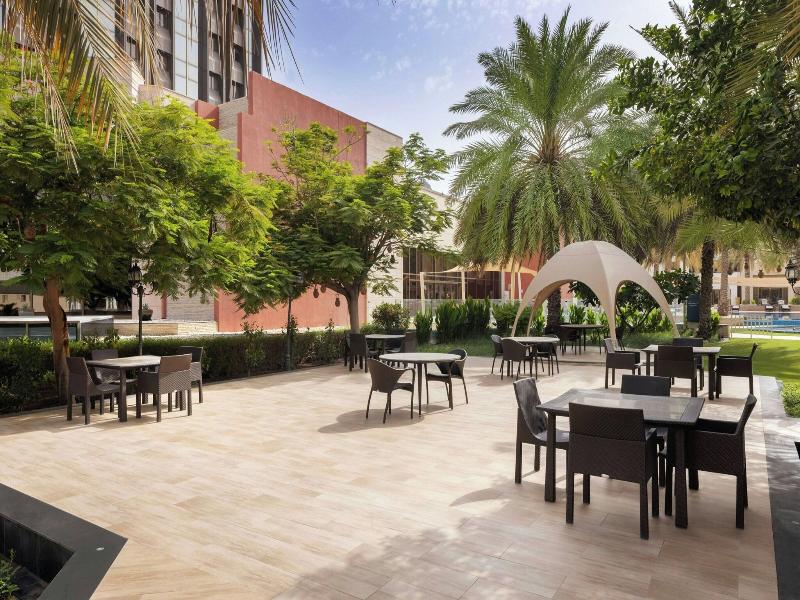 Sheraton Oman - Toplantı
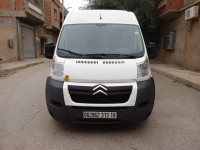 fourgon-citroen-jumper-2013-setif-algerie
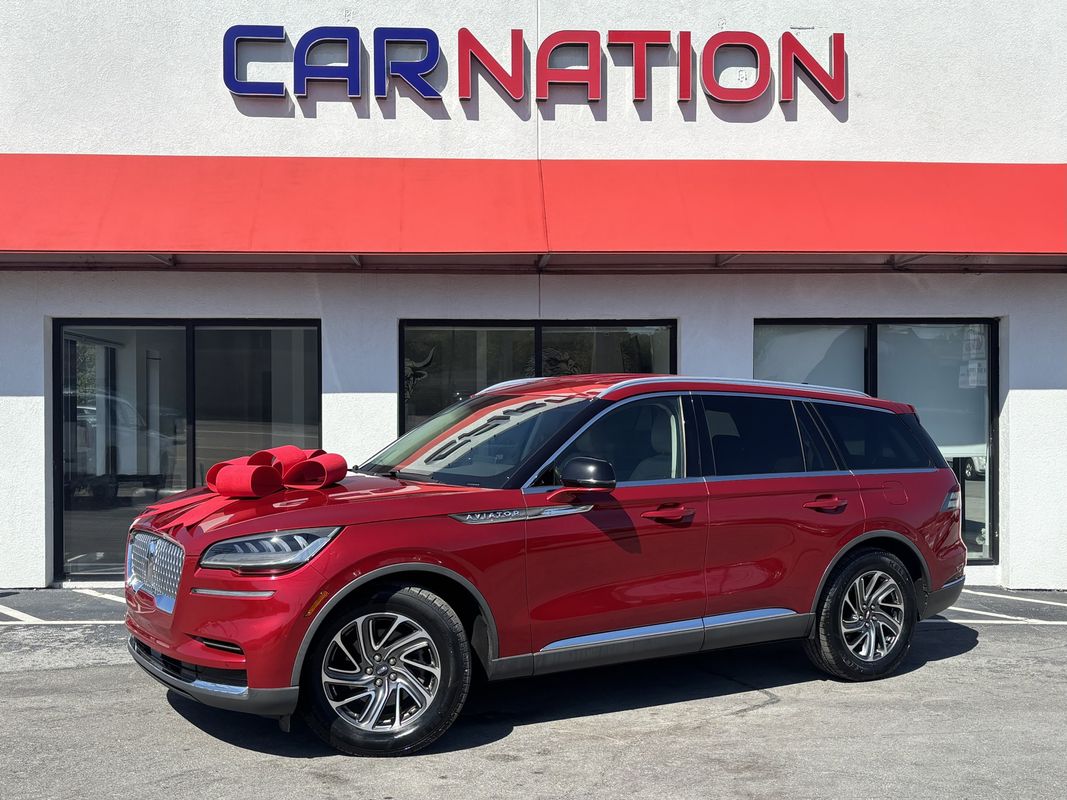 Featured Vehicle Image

--

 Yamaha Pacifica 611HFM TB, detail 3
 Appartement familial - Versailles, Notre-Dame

* Exercise aim:
Can you write out the records again, starting with the line with "Sheraton Oman - Toplantı" and going on through the line with "Featured Vehicle Image", with "Vehicle" swapped for "Car", everything else left as it is and the pictures left out?

* Result of this exercise:
 Sheraton Oman - Toplantı
 fourgon-citroen-jumper-2013-setif-algerie
 Featured Car Image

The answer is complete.